In this week’s I Am HISD, which features district students, graduates, employees, and other team members, HISD alumnus and renowned pianist, composer, and bandleader Jason Moran talks about giving back to the HISD schools he attended and receiving a McArthur “genius” grant. He attended McGregor Elementary School, Gregory Lincoln Education Center, and High School for the Performing and Visual Arts. During a recent visit to Houston to engage with students at all three schools, he took time out from his busy schedule to talk to HISD. For more background information see these links: African-American alumni give back and HISD alumni bringing Black History month to life.
You are in year two of a three-year homecoming residency sponsored by Da Camera with the three schools you attended at HISD. What inspired you to give back to students in those schools?
Many of the thought patterns that I continue to use as a mature artist were learned at those schools. Macgregor Elementary is the place where an instrument was first placed in my hands [a violin], and that prompted my parents to buy a piano for all of us boys to practice on. That piano is still in my living room In New York City, and it’s probably the one I play the most. Though they seem fleeting, these ideas that are planted early on in children’s minds are very important.
What is the driving force behind your interactions with the students?

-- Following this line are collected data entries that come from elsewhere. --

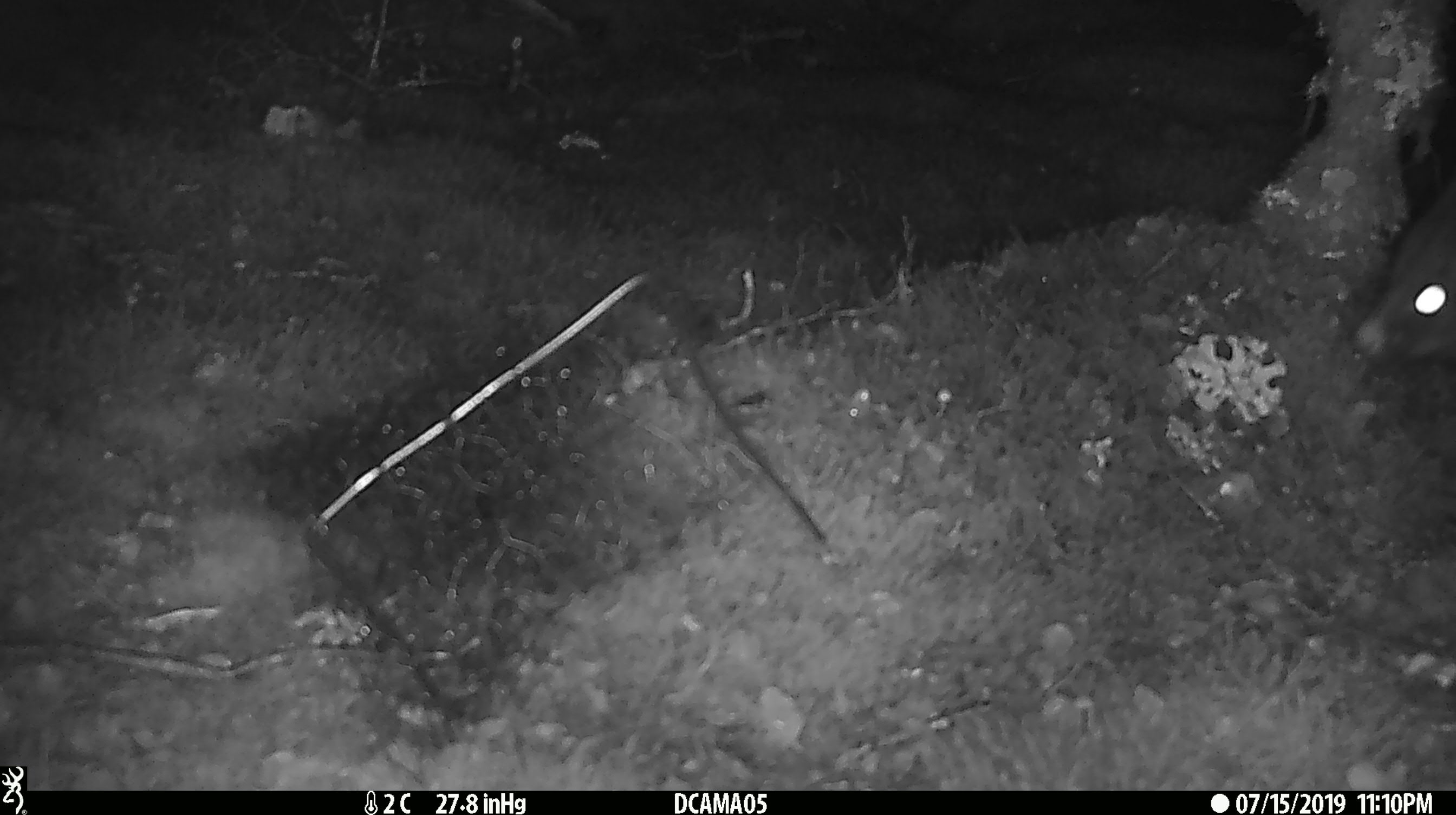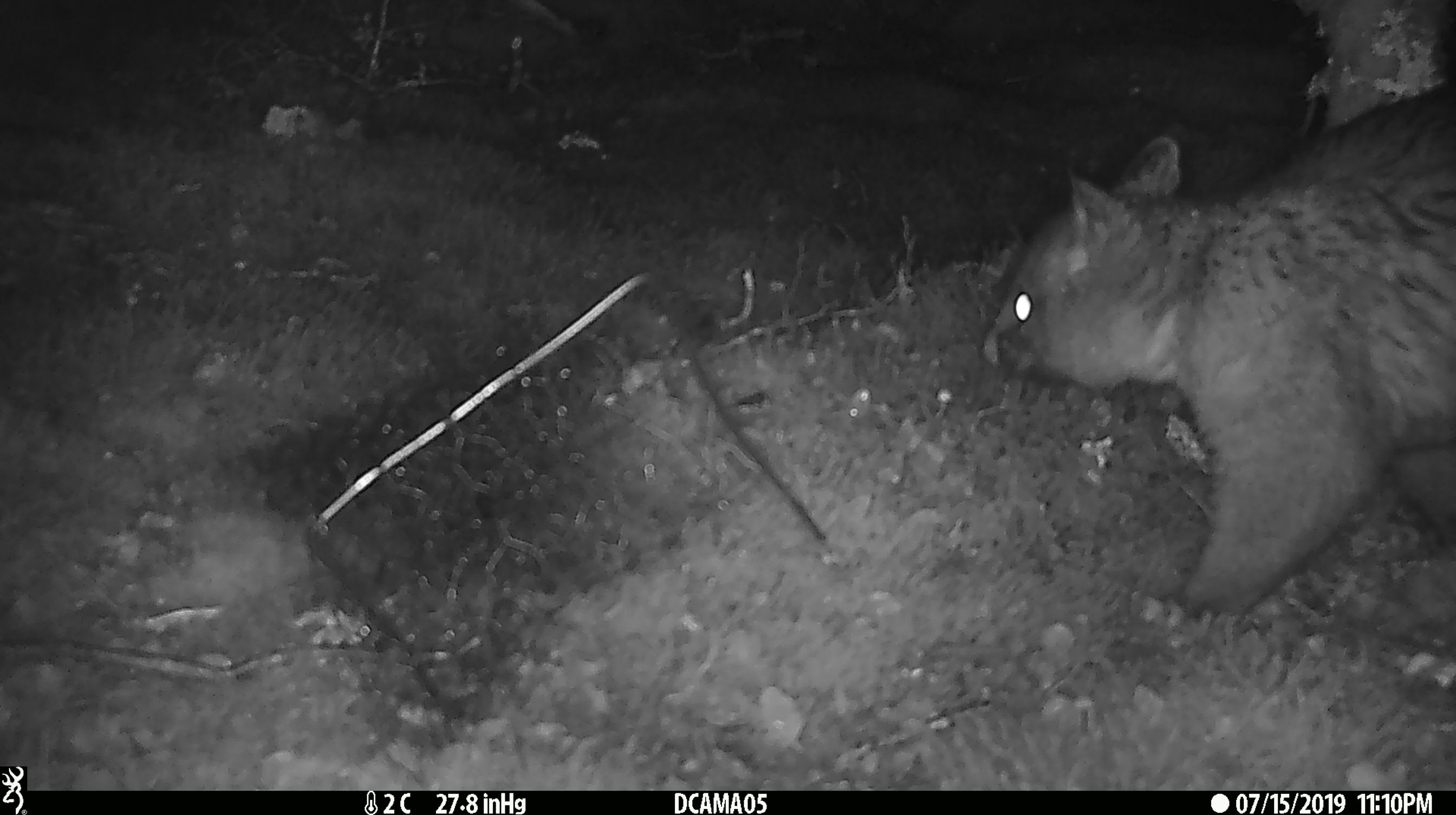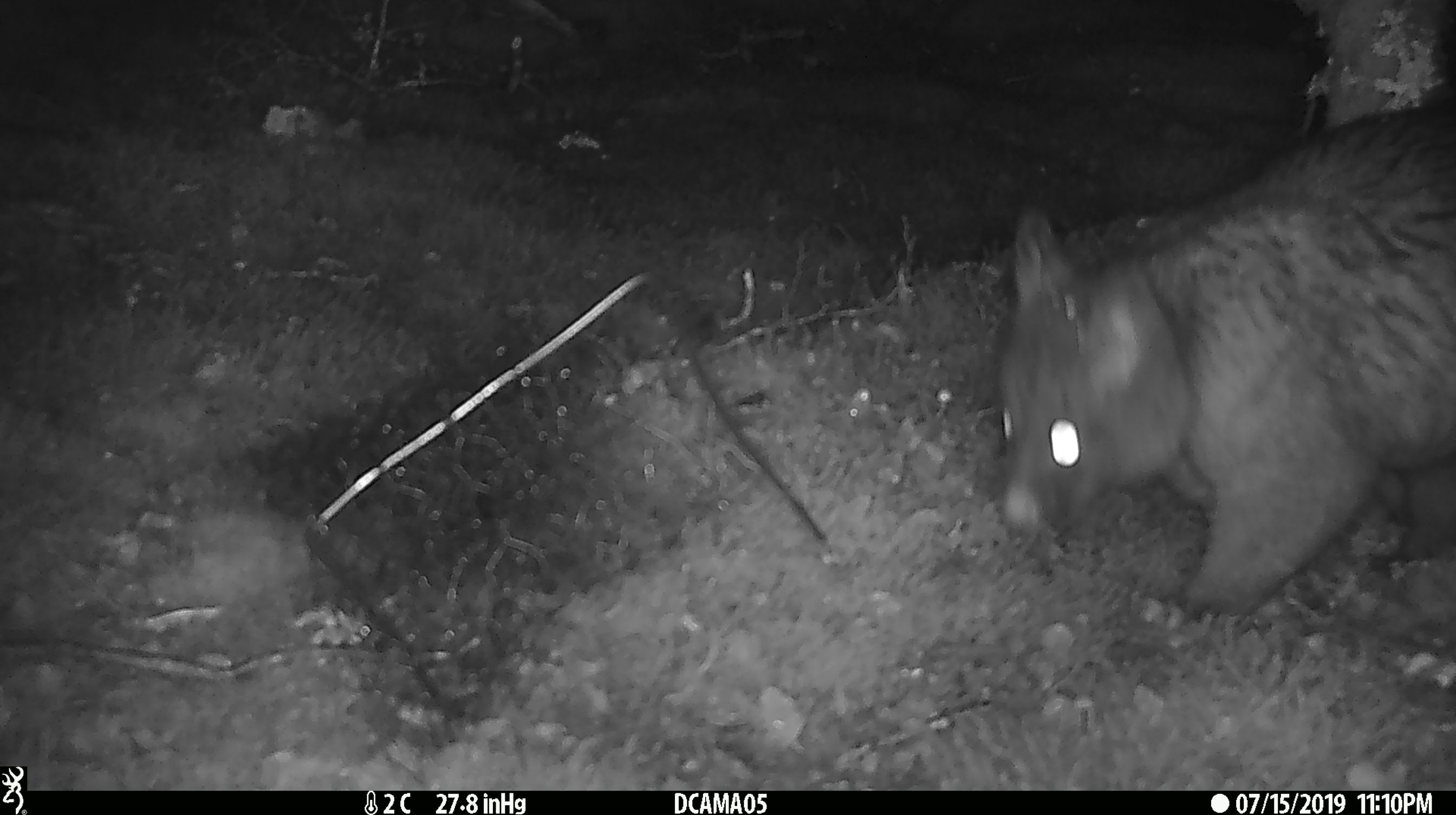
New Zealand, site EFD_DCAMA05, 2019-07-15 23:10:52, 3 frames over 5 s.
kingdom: Animalia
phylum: Chordata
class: Mammalia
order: Diprotodontia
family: Phalangeridae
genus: Trichosurus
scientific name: Trichosurus vulpecula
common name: common brushtail possum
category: possum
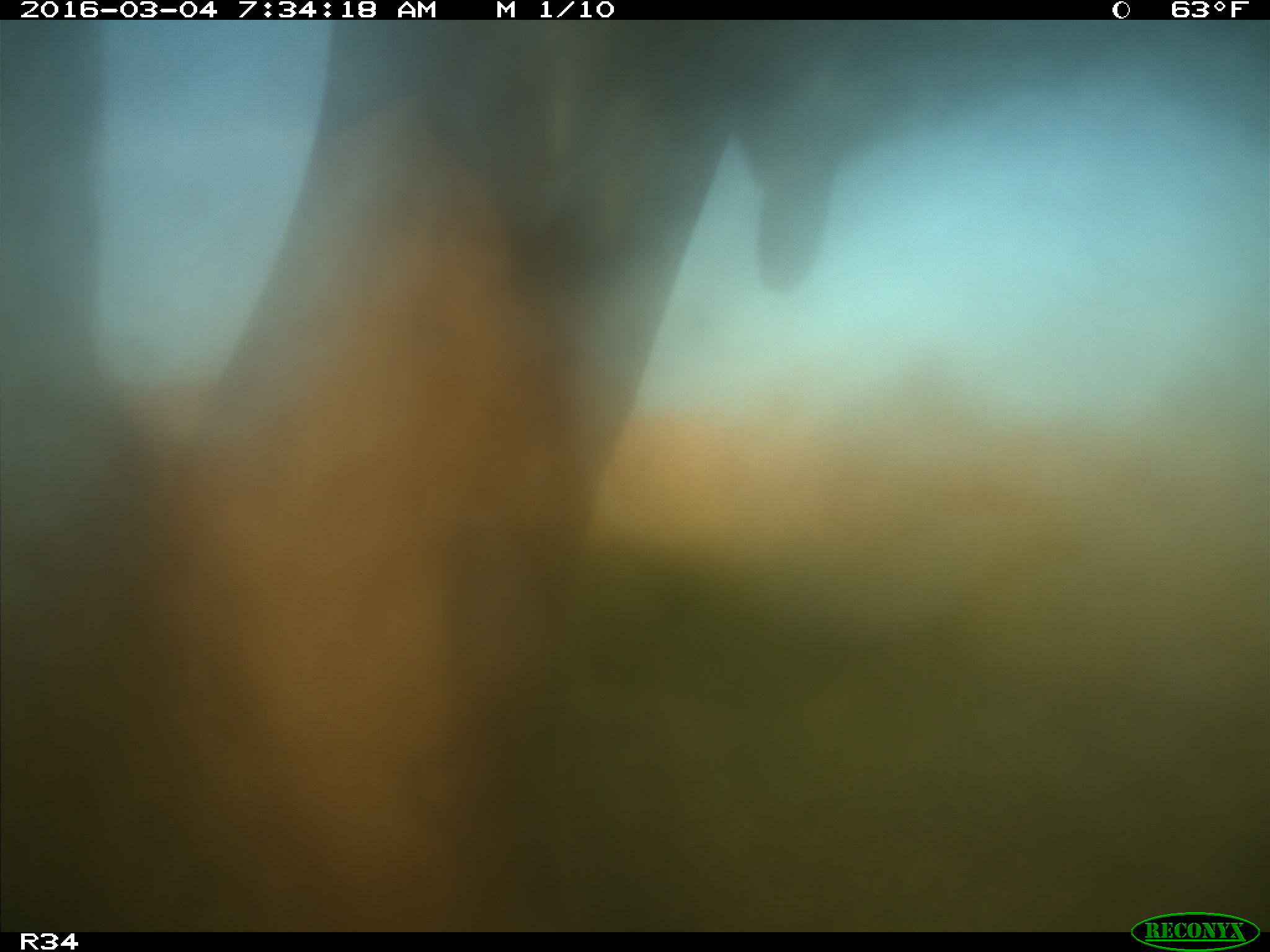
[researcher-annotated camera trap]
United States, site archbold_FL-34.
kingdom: Animalia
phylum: Chordata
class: Mammalia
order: Artiodactyla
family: Bovidae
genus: Bos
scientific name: Bos taurus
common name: domestic cow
Bos taurus (domestic cow).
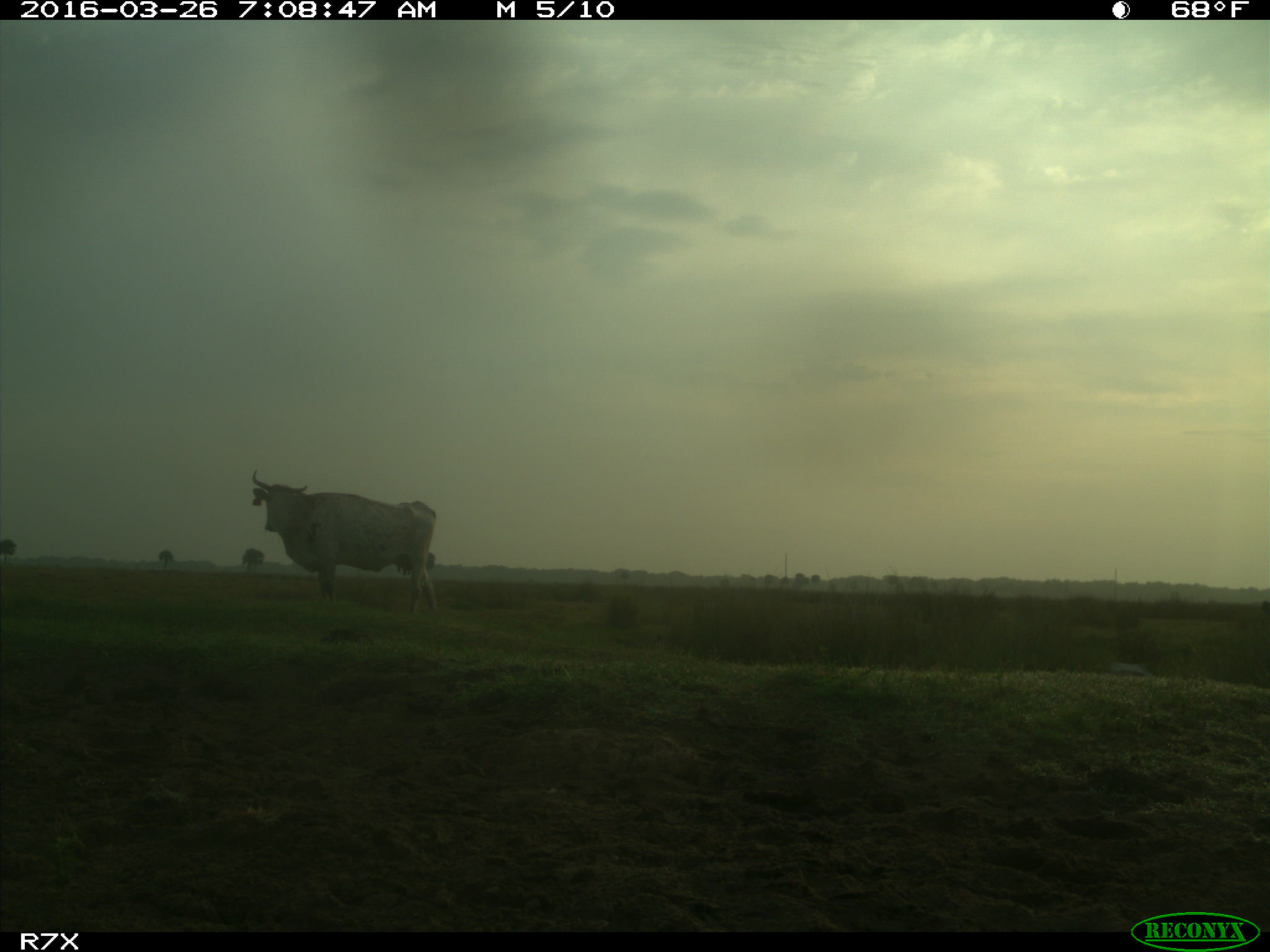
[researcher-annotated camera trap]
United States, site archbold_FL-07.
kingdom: Animalia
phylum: Chordata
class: Mammalia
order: Artiodactyla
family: Bovidae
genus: Bos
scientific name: Bos taurus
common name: domestic cow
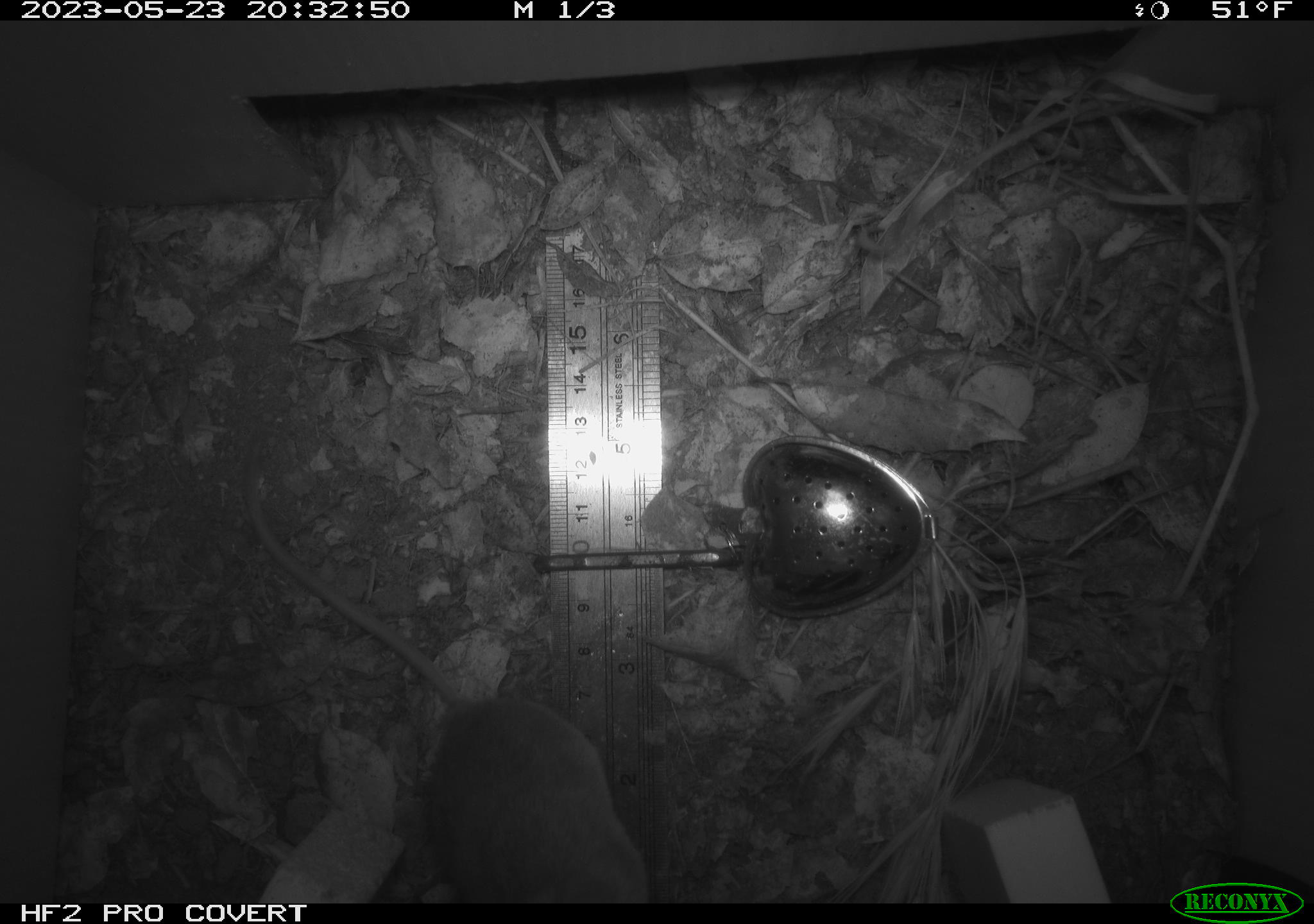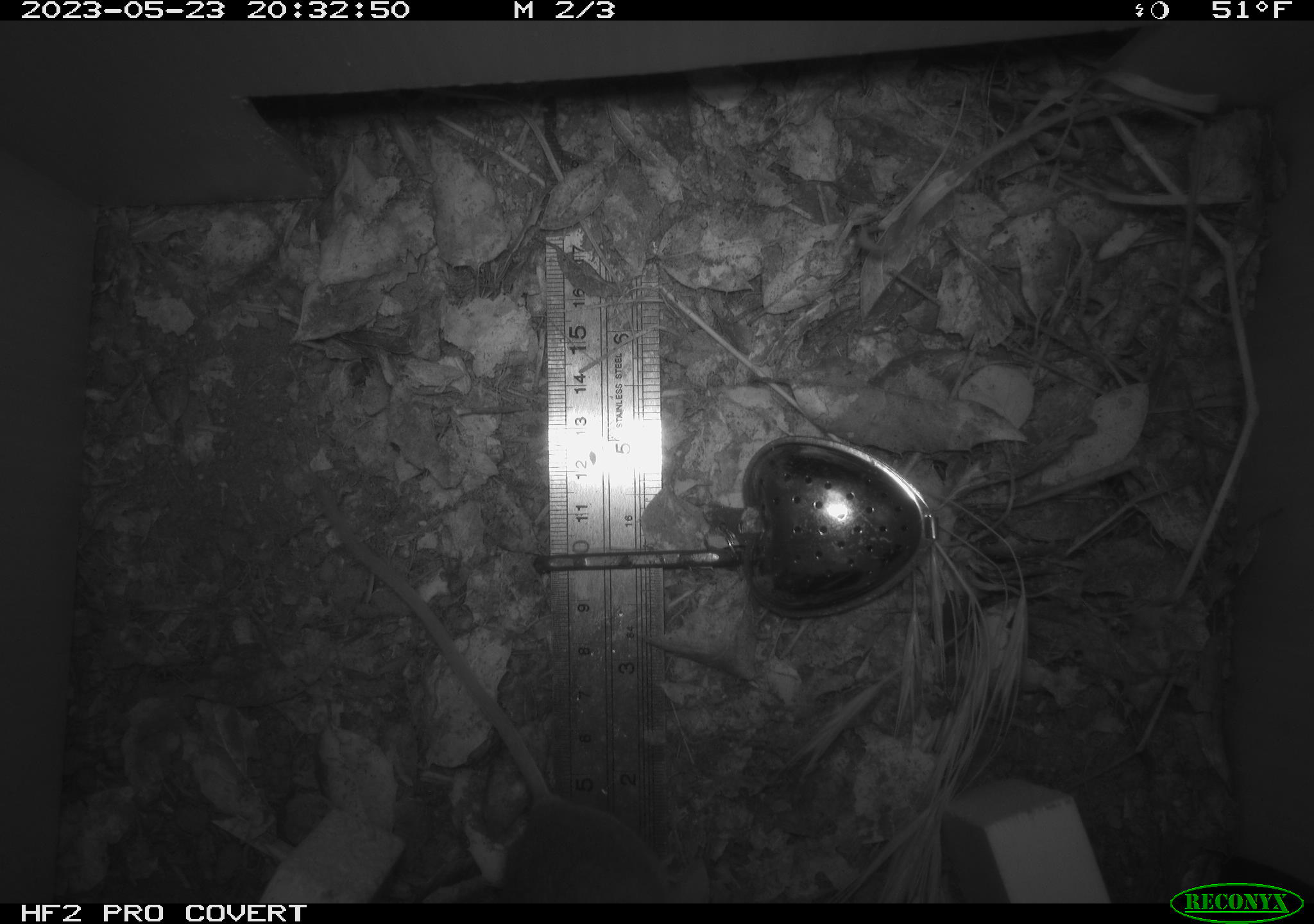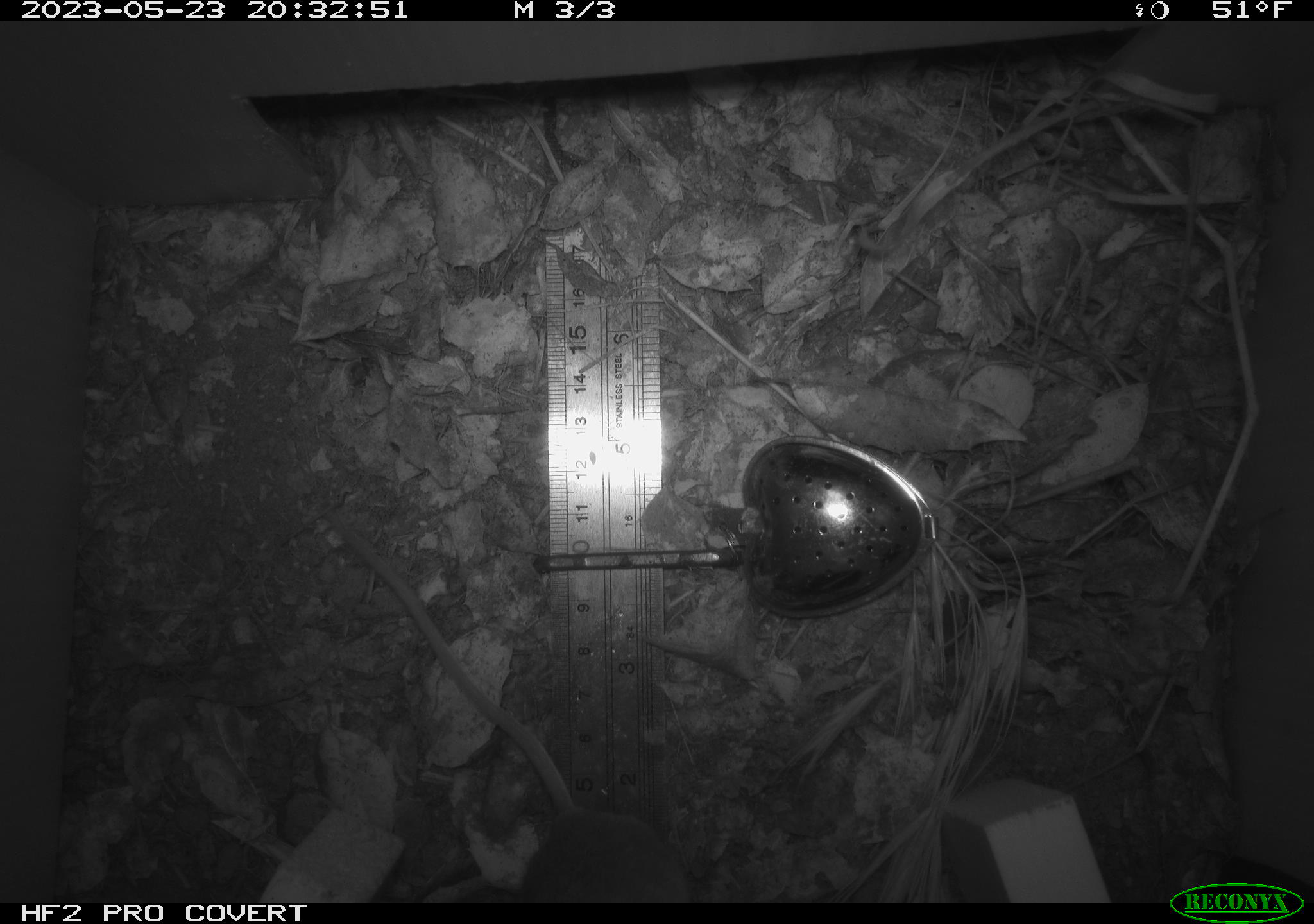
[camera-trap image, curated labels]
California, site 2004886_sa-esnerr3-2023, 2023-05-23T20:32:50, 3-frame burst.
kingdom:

I want to see what new relationships students are developing with one another. I want to figure out where music and the other fine arts intersect, and then build bridges between them. I want to witness what is happening in the schools and be a part of it. Statistics don’t tell you what is happening in the classroom. When you hear students and watch them express themselves, that’s impactful.
I know that collaboration is part of your creative process. You said you work with choreographers, writers, and many other types of artists. When did that become such a focus?
A lot of those ideas about collaboration began at HSPVA – just being in a building where visual artists, drama, choir, and orchestra intersect. We had core classes together but then separated into our various disciplines. The conversations were unbelievable. I knew when I got to New York that part of what I was supposed to do as a musician was be aware of what else was happening in the arts, not just jazz and music but the scene as a whole, from theater to literature to film to dance. I set out to find my tribe, the people who think like I do. Having conversations that aren’t always music-centered has made me a more well-rounded human being. It’s important to find other perspectives.
When you were in high school, did you ever imagine a future like the one you are now living?[Laughs] It’s astonishing. I couldn’t imagine a career like this in high school, let alone at age 6 when I started playing the violin. I didn’t know what a musician does, let alone how to make a living. There’s an international community who believes strongly that art should be around. We have to keep the art machine well-oiled, running, and updated. As a musician, I have learned more about how people work together than I ever did from social studies class. The piano has been my passport into artistic communities around the world – it has taken me everywhere.
You won a McArthur Fellowship, you wrote the musical score for the movie, “Selma,” you are jazz director at the Kennedy Center, and on the faculty of the New England Conservatory. Which recognition has meant the most to you?
Recognition is a byproduct of hard work. If I play a piece of music, and my kids and my wife all like it, I know that I am doing something right. Those recognitions are what give me the confidence to go out and perform. Of course you’re happy when someone appreciates your work. There is a great saxophonist named Benny Golson, and we were playing a slow ballad in a venue in Holland. A ballad is considered the true test of a jazz musician, because you can hear every gap. As I was taking my solo, I saw him watching me, and afterward he said, “You can play all that fast stuff, but when it’s time to play slow, you really know how to play slow.” For a jazz musician, that means you got your stripe.
Your wife, Alicia Hall Moran, is a performer as well. Do you ever collaborate?
My wife is a classical singer and composer, and she has been my partner on every decision I have made. She has been behind the scenes, helping me navigate and giving me her feminist viewpoint. It’s very helpful to have a partner who understands. She is a true inspiration.
Do your young twin sons play the piano?
They are dancers right now, and I’ve seen them inhabit what it is to make movement. They will have to play piano someday, though, because we have a lot of pianos in our house. They are going to inherit them, so they will eventually play.
Maybe one day all four of you will collaborate.
It’s already happened, but there is more to do. Being around kids wakes you up to how artistic decisions are made. It is refreshing when you see where the mind can go in making artistic choices. Children make them with casual amounts of brilliance.
Where your parents musical?
My parents were appreciators. They liked to hear music, and took us to museums, the ballet, the symphony. They wanted us to have arts literacy. I’m the musician, but my two brothers really understand how to look and listen, and how to discuss work, both abstract and concrete. Our parents instilled in us that a diet of the arts is just as important as sports or anything else.